(Фрагмент документа):

15029.fb2
Личное отношение к власти, к происходящему в стране и мире было как бы чем-то отдельным, не связанным напрямую с тем, что ты сегодня пишешь и ставишь в кино. Больше скажу: было ощущение, что все мы, кто бы что ни писал и ни ставил, в глубине души настроены одинаково, думаем примерно одно и то же. Это уж потом, когда наступила свобода и сброшены были маски, надетые на всех нас, оказалось, что лица-то у всех разные, и мыслим далеко не одинаково, и есть те, кто любил этот строй и продолжает любить, а вы как думали? Тут всё и пошло делиться - на тех и этих. Коварная эта вещь свобода.
А в ту пору, в том болшевском доме, все казались связанными одной судьбой, и это сплачивало нас. Лукавили с властями, кто как мог - кто пытался обойти, кто приспосабливался к тому, что есть, но друг с другом, могу сказать, не лукавили, не враждовали - дружили. Я пишу эти строчки в дни, когда мир культуры прощается с Иосифом Бродским, скончавшимся в Америке, и вот его слова, только что прочитанные:
"Мне казалось, что самым замечательным продуктом советской системы было то, что все мы или многие ощущали себя жертвами страшной катастрофы, и отсюда было если не братство, то чувство сострадания, жалости друг к другу. И я надеялся, что при всех переменах это чувство сострадания сохранится, выживет. Что наш чудовищный опыт, наше страшное прошлое объединит людей, ну хотя бы интеллигенцию. Но этого не произошло... От этого мне хочется реветь..."
Это - про нас.
Дружили. И от этого, по крайней мере, жилось весело. Как нам весело жилось в Болшеве! Несмотря ни на что! Режиссеры, как им и положено, пытались учредить неусыпную опеку над своими сценаристами, сценаристы бегали от режиссеров. Я был свидетелем знаменитой впоследствии сцены, когда Марк Семенович Донской разбил гитару Галича. Галич, вместо того чтобы работать над сценарием, сидел, как всегда, в компании, с гитарой. Разъяренный Донской искал его по всем комнатам и наконец застукал здесь. Гитару он выхватил и с размаху шмякнул об стул.

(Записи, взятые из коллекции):
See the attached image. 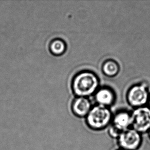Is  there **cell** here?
<instances>
[{"label": "cell", "instance_id": "8", "mask_svg": "<svg viewBox=\"0 0 150 150\" xmlns=\"http://www.w3.org/2000/svg\"><path fill=\"white\" fill-rule=\"evenodd\" d=\"M115 94L112 90L103 88L98 90L95 95V100L97 105L109 108L115 101Z\"/></svg>", "mask_w": 150, "mask_h": 150}, {"label": "cell", "instance_id": "7", "mask_svg": "<svg viewBox=\"0 0 150 150\" xmlns=\"http://www.w3.org/2000/svg\"><path fill=\"white\" fill-rule=\"evenodd\" d=\"M91 108V103L86 98L78 97L71 104V111L76 116L79 118H85Z\"/></svg>", "mask_w": 150, "mask_h": 150}, {"label": "cell", "instance_id": "11", "mask_svg": "<svg viewBox=\"0 0 150 150\" xmlns=\"http://www.w3.org/2000/svg\"><path fill=\"white\" fill-rule=\"evenodd\" d=\"M108 133L109 135L111 138L117 139L121 132H120L119 131H118L117 129H116L113 126L110 125L108 128Z\"/></svg>", "mask_w": 150, "mask_h": 150}, {"label": "cell", "instance_id": "4", "mask_svg": "<svg viewBox=\"0 0 150 150\" xmlns=\"http://www.w3.org/2000/svg\"><path fill=\"white\" fill-rule=\"evenodd\" d=\"M132 128L141 134L147 133L150 129V108L144 106L131 112Z\"/></svg>", "mask_w": 150, "mask_h": 150}, {"label": "cell", "instance_id": "9", "mask_svg": "<svg viewBox=\"0 0 150 150\" xmlns=\"http://www.w3.org/2000/svg\"><path fill=\"white\" fill-rule=\"evenodd\" d=\"M49 49L53 55L59 56L65 53L66 50V44L62 39H54L49 43Z\"/></svg>", "mask_w": 150, "mask_h": 150}, {"label": "cell", "instance_id": "1", "mask_svg": "<svg viewBox=\"0 0 150 150\" xmlns=\"http://www.w3.org/2000/svg\"><path fill=\"white\" fill-rule=\"evenodd\" d=\"M99 86V81L95 73L84 71L77 73L72 81V89L78 97L86 98L95 93Z\"/></svg>", "mask_w": 150, "mask_h": 150}, {"label": "cell", "instance_id": "12", "mask_svg": "<svg viewBox=\"0 0 150 150\" xmlns=\"http://www.w3.org/2000/svg\"><path fill=\"white\" fill-rule=\"evenodd\" d=\"M147 133L148 134L149 138V139H150V129Z\"/></svg>", "mask_w": 150, "mask_h": 150}, {"label": "cell", "instance_id": "6", "mask_svg": "<svg viewBox=\"0 0 150 150\" xmlns=\"http://www.w3.org/2000/svg\"><path fill=\"white\" fill-rule=\"evenodd\" d=\"M111 126L122 132L132 127L131 113L126 110L118 111L113 115Z\"/></svg>", "mask_w": 150, "mask_h": 150}, {"label": "cell", "instance_id": "3", "mask_svg": "<svg viewBox=\"0 0 150 150\" xmlns=\"http://www.w3.org/2000/svg\"><path fill=\"white\" fill-rule=\"evenodd\" d=\"M116 140L119 148L138 150L142 145L143 138L142 134L131 127L122 132Z\"/></svg>", "mask_w": 150, "mask_h": 150}, {"label": "cell", "instance_id": "14", "mask_svg": "<svg viewBox=\"0 0 150 150\" xmlns=\"http://www.w3.org/2000/svg\"><path fill=\"white\" fill-rule=\"evenodd\" d=\"M125 150V149H123L119 148V149H118L117 150Z\"/></svg>", "mask_w": 150, "mask_h": 150}, {"label": "cell", "instance_id": "10", "mask_svg": "<svg viewBox=\"0 0 150 150\" xmlns=\"http://www.w3.org/2000/svg\"><path fill=\"white\" fill-rule=\"evenodd\" d=\"M102 72L108 77H114L119 72V66L117 62L113 60H108L102 66Z\"/></svg>", "mask_w": 150, "mask_h": 150}, {"label": "cell", "instance_id": "2", "mask_svg": "<svg viewBox=\"0 0 150 150\" xmlns=\"http://www.w3.org/2000/svg\"><path fill=\"white\" fill-rule=\"evenodd\" d=\"M113 114L109 108L97 105L91 108L85 117V123L89 129L100 131L109 128L112 122Z\"/></svg>", "mask_w": 150, "mask_h": 150}, {"label": "cell", "instance_id": "13", "mask_svg": "<svg viewBox=\"0 0 150 150\" xmlns=\"http://www.w3.org/2000/svg\"><path fill=\"white\" fill-rule=\"evenodd\" d=\"M148 103L149 105V107L150 108V97L149 98V100Z\"/></svg>", "mask_w": 150, "mask_h": 150}, {"label": "cell", "instance_id": "5", "mask_svg": "<svg viewBox=\"0 0 150 150\" xmlns=\"http://www.w3.org/2000/svg\"><path fill=\"white\" fill-rule=\"evenodd\" d=\"M149 100V92L146 85L141 83L130 88L127 94V100L135 109L146 106Z\"/></svg>", "mask_w": 150, "mask_h": 150}]
</instances>
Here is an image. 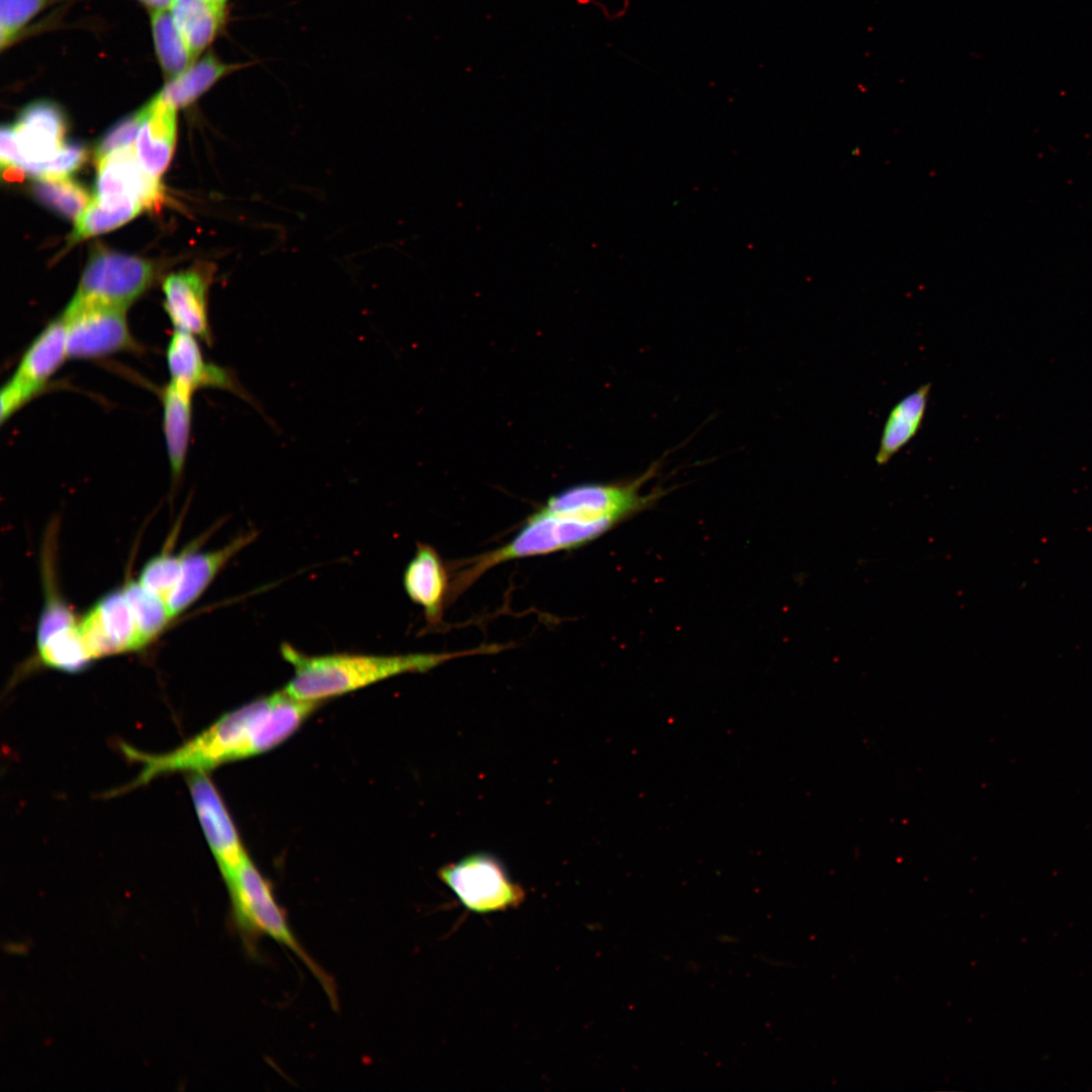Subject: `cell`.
I'll return each mask as SVG.
<instances>
[{
	"mask_svg": "<svg viewBox=\"0 0 1092 1092\" xmlns=\"http://www.w3.org/2000/svg\"><path fill=\"white\" fill-rule=\"evenodd\" d=\"M315 703L274 693L217 719L176 749L151 754L122 744L123 753L142 763L138 777L121 791L173 771L206 772L223 763L266 752L291 736L316 708Z\"/></svg>",
	"mask_w": 1092,
	"mask_h": 1092,
	"instance_id": "obj_1",
	"label": "cell"
},
{
	"mask_svg": "<svg viewBox=\"0 0 1092 1092\" xmlns=\"http://www.w3.org/2000/svg\"><path fill=\"white\" fill-rule=\"evenodd\" d=\"M497 650L499 646L491 645L441 653L311 655L284 642L280 653L292 666L293 675L283 691L295 699L318 704L396 675L429 671L457 657Z\"/></svg>",
	"mask_w": 1092,
	"mask_h": 1092,
	"instance_id": "obj_2",
	"label": "cell"
},
{
	"mask_svg": "<svg viewBox=\"0 0 1092 1092\" xmlns=\"http://www.w3.org/2000/svg\"><path fill=\"white\" fill-rule=\"evenodd\" d=\"M224 881L231 896L235 924L249 947L254 948L258 938L263 935L287 947L309 969L336 1004L333 980L300 944L284 910L277 903L270 883L250 856Z\"/></svg>",
	"mask_w": 1092,
	"mask_h": 1092,
	"instance_id": "obj_3",
	"label": "cell"
},
{
	"mask_svg": "<svg viewBox=\"0 0 1092 1092\" xmlns=\"http://www.w3.org/2000/svg\"><path fill=\"white\" fill-rule=\"evenodd\" d=\"M439 879L467 910L489 914L519 907L526 893L502 862L487 853H473L442 867Z\"/></svg>",
	"mask_w": 1092,
	"mask_h": 1092,
	"instance_id": "obj_4",
	"label": "cell"
},
{
	"mask_svg": "<svg viewBox=\"0 0 1092 1092\" xmlns=\"http://www.w3.org/2000/svg\"><path fill=\"white\" fill-rule=\"evenodd\" d=\"M61 315L67 324L68 358L96 359L139 349L124 308L71 299Z\"/></svg>",
	"mask_w": 1092,
	"mask_h": 1092,
	"instance_id": "obj_5",
	"label": "cell"
},
{
	"mask_svg": "<svg viewBox=\"0 0 1092 1092\" xmlns=\"http://www.w3.org/2000/svg\"><path fill=\"white\" fill-rule=\"evenodd\" d=\"M155 268L147 260L109 250L91 255L72 300L91 301L126 309L149 289Z\"/></svg>",
	"mask_w": 1092,
	"mask_h": 1092,
	"instance_id": "obj_6",
	"label": "cell"
},
{
	"mask_svg": "<svg viewBox=\"0 0 1092 1092\" xmlns=\"http://www.w3.org/2000/svg\"><path fill=\"white\" fill-rule=\"evenodd\" d=\"M188 787L210 850L225 880L249 854L221 796L206 772H192Z\"/></svg>",
	"mask_w": 1092,
	"mask_h": 1092,
	"instance_id": "obj_7",
	"label": "cell"
},
{
	"mask_svg": "<svg viewBox=\"0 0 1092 1092\" xmlns=\"http://www.w3.org/2000/svg\"><path fill=\"white\" fill-rule=\"evenodd\" d=\"M79 628L93 659L144 647L122 588L100 598L80 618Z\"/></svg>",
	"mask_w": 1092,
	"mask_h": 1092,
	"instance_id": "obj_8",
	"label": "cell"
},
{
	"mask_svg": "<svg viewBox=\"0 0 1092 1092\" xmlns=\"http://www.w3.org/2000/svg\"><path fill=\"white\" fill-rule=\"evenodd\" d=\"M95 197L132 199L152 210L161 204L163 190L159 178L143 169L131 146L97 160Z\"/></svg>",
	"mask_w": 1092,
	"mask_h": 1092,
	"instance_id": "obj_9",
	"label": "cell"
},
{
	"mask_svg": "<svg viewBox=\"0 0 1092 1092\" xmlns=\"http://www.w3.org/2000/svg\"><path fill=\"white\" fill-rule=\"evenodd\" d=\"M257 536L258 531L251 529L216 550L199 552L196 547L200 542L187 548L178 582L166 600L172 618L198 600L224 566Z\"/></svg>",
	"mask_w": 1092,
	"mask_h": 1092,
	"instance_id": "obj_10",
	"label": "cell"
},
{
	"mask_svg": "<svg viewBox=\"0 0 1092 1092\" xmlns=\"http://www.w3.org/2000/svg\"><path fill=\"white\" fill-rule=\"evenodd\" d=\"M12 128L20 155V163L15 169L22 172L28 165L53 160L65 145V115L57 104L49 100H37L26 105Z\"/></svg>",
	"mask_w": 1092,
	"mask_h": 1092,
	"instance_id": "obj_11",
	"label": "cell"
},
{
	"mask_svg": "<svg viewBox=\"0 0 1092 1092\" xmlns=\"http://www.w3.org/2000/svg\"><path fill=\"white\" fill-rule=\"evenodd\" d=\"M211 268L190 269L167 276L163 282L164 307L175 330L209 343L207 293Z\"/></svg>",
	"mask_w": 1092,
	"mask_h": 1092,
	"instance_id": "obj_12",
	"label": "cell"
},
{
	"mask_svg": "<svg viewBox=\"0 0 1092 1092\" xmlns=\"http://www.w3.org/2000/svg\"><path fill=\"white\" fill-rule=\"evenodd\" d=\"M403 587L412 602L424 612L428 626L442 623L446 602H449L451 578L438 551L426 543H418L413 558L403 572Z\"/></svg>",
	"mask_w": 1092,
	"mask_h": 1092,
	"instance_id": "obj_13",
	"label": "cell"
},
{
	"mask_svg": "<svg viewBox=\"0 0 1092 1092\" xmlns=\"http://www.w3.org/2000/svg\"><path fill=\"white\" fill-rule=\"evenodd\" d=\"M145 115L140 126L135 155L143 169L160 178L171 160L177 134V109L158 94L144 105Z\"/></svg>",
	"mask_w": 1092,
	"mask_h": 1092,
	"instance_id": "obj_14",
	"label": "cell"
},
{
	"mask_svg": "<svg viewBox=\"0 0 1092 1092\" xmlns=\"http://www.w3.org/2000/svg\"><path fill=\"white\" fill-rule=\"evenodd\" d=\"M166 360L170 381L192 393L207 386L236 388L226 370L204 361L192 334L175 330L167 346Z\"/></svg>",
	"mask_w": 1092,
	"mask_h": 1092,
	"instance_id": "obj_15",
	"label": "cell"
},
{
	"mask_svg": "<svg viewBox=\"0 0 1092 1092\" xmlns=\"http://www.w3.org/2000/svg\"><path fill=\"white\" fill-rule=\"evenodd\" d=\"M257 61L229 63L208 50L169 79L158 95L176 109L191 105L218 81L257 64Z\"/></svg>",
	"mask_w": 1092,
	"mask_h": 1092,
	"instance_id": "obj_16",
	"label": "cell"
},
{
	"mask_svg": "<svg viewBox=\"0 0 1092 1092\" xmlns=\"http://www.w3.org/2000/svg\"><path fill=\"white\" fill-rule=\"evenodd\" d=\"M67 358V324L60 315L26 348L12 376L41 391Z\"/></svg>",
	"mask_w": 1092,
	"mask_h": 1092,
	"instance_id": "obj_17",
	"label": "cell"
},
{
	"mask_svg": "<svg viewBox=\"0 0 1092 1092\" xmlns=\"http://www.w3.org/2000/svg\"><path fill=\"white\" fill-rule=\"evenodd\" d=\"M930 390L931 383L926 382L891 408L875 456L878 465L887 464L917 435L924 420Z\"/></svg>",
	"mask_w": 1092,
	"mask_h": 1092,
	"instance_id": "obj_18",
	"label": "cell"
},
{
	"mask_svg": "<svg viewBox=\"0 0 1092 1092\" xmlns=\"http://www.w3.org/2000/svg\"><path fill=\"white\" fill-rule=\"evenodd\" d=\"M192 392L169 382L162 391L163 433L173 480L185 465L191 428Z\"/></svg>",
	"mask_w": 1092,
	"mask_h": 1092,
	"instance_id": "obj_19",
	"label": "cell"
},
{
	"mask_svg": "<svg viewBox=\"0 0 1092 1092\" xmlns=\"http://www.w3.org/2000/svg\"><path fill=\"white\" fill-rule=\"evenodd\" d=\"M169 11L194 59L208 51L226 23L206 0H174Z\"/></svg>",
	"mask_w": 1092,
	"mask_h": 1092,
	"instance_id": "obj_20",
	"label": "cell"
},
{
	"mask_svg": "<svg viewBox=\"0 0 1092 1092\" xmlns=\"http://www.w3.org/2000/svg\"><path fill=\"white\" fill-rule=\"evenodd\" d=\"M144 209L132 199H98L93 197L75 220L71 243L111 231L127 222Z\"/></svg>",
	"mask_w": 1092,
	"mask_h": 1092,
	"instance_id": "obj_21",
	"label": "cell"
},
{
	"mask_svg": "<svg viewBox=\"0 0 1092 1092\" xmlns=\"http://www.w3.org/2000/svg\"><path fill=\"white\" fill-rule=\"evenodd\" d=\"M150 26L158 63L169 79L179 75L195 59L189 52L169 10L150 12Z\"/></svg>",
	"mask_w": 1092,
	"mask_h": 1092,
	"instance_id": "obj_22",
	"label": "cell"
},
{
	"mask_svg": "<svg viewBox=\"0 0 1092 1092\" xmlns=\"http://www.w3.org/2000/svg\"><path fill=\"white\" fill-rule=\"evenodd\" d=\"M122 590L145 647L162 633L172 616L166 602L143 586L139 580L127 581Z\"/></svg>",
	"mask_w": 1092,
	"mask_h": 1092,
	"instance_id": "obj_23",
	"label": "cell"
},
{
	"mask_svg": "<svg viewBox=\"0 0 1092 1092\" xmlns=\"http://www.w3.org/2000/svg\"><path fill=\"white\" fill-rule=\"evenodd\" d=\"M42 664L66 672L82 671L94 660L77 625L50 637L37 645Z\"/></svg>",
	"mask_w": 1092,
	"mask_h": 1092,
	"instance_id": "obj_24",
	"label": "cell"
},
{
	"mask_svg": "<svg viewBox=\"0 0 1092 1092\" xmlns=\"http://www.w3.org/2000/svg\"><path fill=\"white\" fill-rule=\"evenodd\" d=\"M33 194L50 209L75 220L92 199L88 192L70 177L36 179Z\"/></svg>",
	"mask_w": 1092,
	"mask_h": 1092,
	"instance_id": "obj_25",
	"label": "cell"
},
{
	"mask_svg": "<svg viewBox=\"0 0 1092 1092\" xmlns=\"http://www.w3.org/2000/svg\"><path fill=\"white\" fill-rule=\"evenodd\" d=\"M60 1L63 0H0L1 50L15 42L30 21Z\"/></svg>",
	"mask_w": 1092,
	"mask_h": 1092,
	"instance_id": "obj_26",
	"label": "cell"
},
{
	"mask_svg": "<svg viewBox=\"0 0 1092 1092\" xmlns=\"http://www.w3.org/2000/svg\"><path fill=\"white\" fill-rule=\"evenodd\" d=\"M185 550L179 554L169 551L152 557L142 568L139 582L165 602L181 574Z\"/></svg>",
	"mask_w": 1092,
	"mask_h": 1092,
	"instance_id": "obj_27",
	"label": "cell"
},
{
	"mask_svg": "<svg viewBox=\"0 0 1092 1092\" xmlns=\"http://www.w3.org/2000/svg\"><path fill=\"white\" fill-rule=\"evenodd\" d=\"M47 600L40 613L36 629V645L42 644L50 637L78 624L74 613L66 603L58 597L51 587L50 576L47 573Z\"/></svg>",
	"mask_w": 1092,
	"mask_h": 1092,
	"instance_id": "obj_28",
	"label": "cell"
},
{
	"mask_svg": "<svg viewBox=\"0 0 1092 1092\" xmlns=\"http://www.w3.org/2000/svg\"><path fill=\"white\" fill-rule=\"evenodd\" d=\"M86 158V150L76 143L65 144L61 152L51 161L31 164L24 168V173L36 179L65 178L78 170Z\"/></svg>",
	"mask_w": 1092,
	"mask_h": 1092,
	"instance_id": "obj_29",
	"label": "cell"
},
{
	"mask_svg": "<svg viewBox=\"0 0 1092 1092\" xmlns=\"http://www.w3.org/2000/svg\"><path fill=\"white\" fill-rule=\"evenodd\" d=\"M145 115L144 106L114 124L100 140L96 161L122 148L131 147Z\"/></svg>",
	"mask_w": 1092,
	"mask_h": 1092,
	"instance_id": "obj_30",
	"label": "cell"
},
{
	"mask_svg": "<svg viewBox=\"0 0 1092 1092\" xmlns=\"http://www.w3.org/2000/svg\"><path fill=\"white\" fill-rule=\"evenodd\" d=\"M40 393V390L13 376L0 392V421L3 424L20 407Z\"/></svg>",
	"mask_w": 1092,
	"mask_h": 1092,
	"instance_id": "obj_31",
	"label": "cell"
},
{
	"mask_svg": "<svg viewBox=\"0 0 1092 1092\" xmlns=\"http://www.w3.org/2000/svg\"><path fill=\"white\" fill-rule=\"evenodd\" d=\"M0 162L1 167L15 169L20 163V155L17 150L12 125L1 127L0 138Z\"/></svg>",
	"mask_w": 1092,
	"mask_h": 1092,
	"instance_id": "obj_32",
	"label": "cell"
},
{
	"mask_svg": "<svg viewBox=\"0 0 1092 1092\" xmlns=\"http://www.w3.org/2000/svg\"><path fill=\"white\" fill-rule=\"evenodd\" d=\"M150 12L170 10L174 0H138Z\"/></svg>",
	"mask_w": 1092,
	"mask_h": 1092,
	"instance_id": "obj_33",
	"label": "cell"
},
{
	"mask_svg": "<svg viewBox=\"0 0 1092 1092\" xmlns=\"http://www.w3.org/2000/svg\"><path fill=\"white\" fill-rule=\"evenodd\" d=\"M223 18H228L230 0H206Z\"/></svg>",
	"mask_w": 1092,
	"mask_h": 1092,
	"instance_id": "obj_34",
	"label": "cell"
}]
</instances>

(Формулировка задания 1):
Перечислите всех людей, названных по имени или фамилии в отрывке воспоминаний.
(Формулировка задания 2):
Воспроизведите без изменений часть отрывка воспоминаний между словами «А в ту пору, в» и «Это - про нас.», включая их.
(Формулировка задания 3):
Ответьте на вопросы по отрывку воспоминаний.
(a) Какую вещь автор называет коварной?
(b) Где скончался Иосиф Бродский?
(c) Чем был занят Галич вместо работы над сценарием?

(Ответ на задание 1):
Иосиф Бродский
Марк Семенович Донской
Галич

(Ответ на задание 2):
А в ту пору, в том болшевском доме, все казались связанными одной судьбой, и это сплачивало нас. Лукавили с властями, кто как мог - кто пытался обойти, кто приспосабливался к тому, что есть, но друг с другом, могу сказать, не лукавили, не враждовали - дружили. Я пишу эти строчки в дни, когда мир культуры прощается с Иосифом Бродским, скончавшимся в Америке, и вот его слова, только что прочитанные:
"Мне казалось, что самым замечательным продуктом советской системы было то, что все мы или многие ощущали себя жертвами страшной катастрофы, и отсюда было если не братство, то чувство сострадания, жалости друг к другу. И я надеялся, что при всех переменах это чувство сострадания сохранится, выживет. Что наш чудовищный опыт, наше страшное прошлое объединит людей, ну хотя бы интеллигенцию. Но этого не произошло... От этого мне хочется реветь..."
Это - про нас.

(Ответ на задание 3):
(a) Свободу.
(b) В Америке.
(c) Он сидел, как всегда, в компании, с гитарой.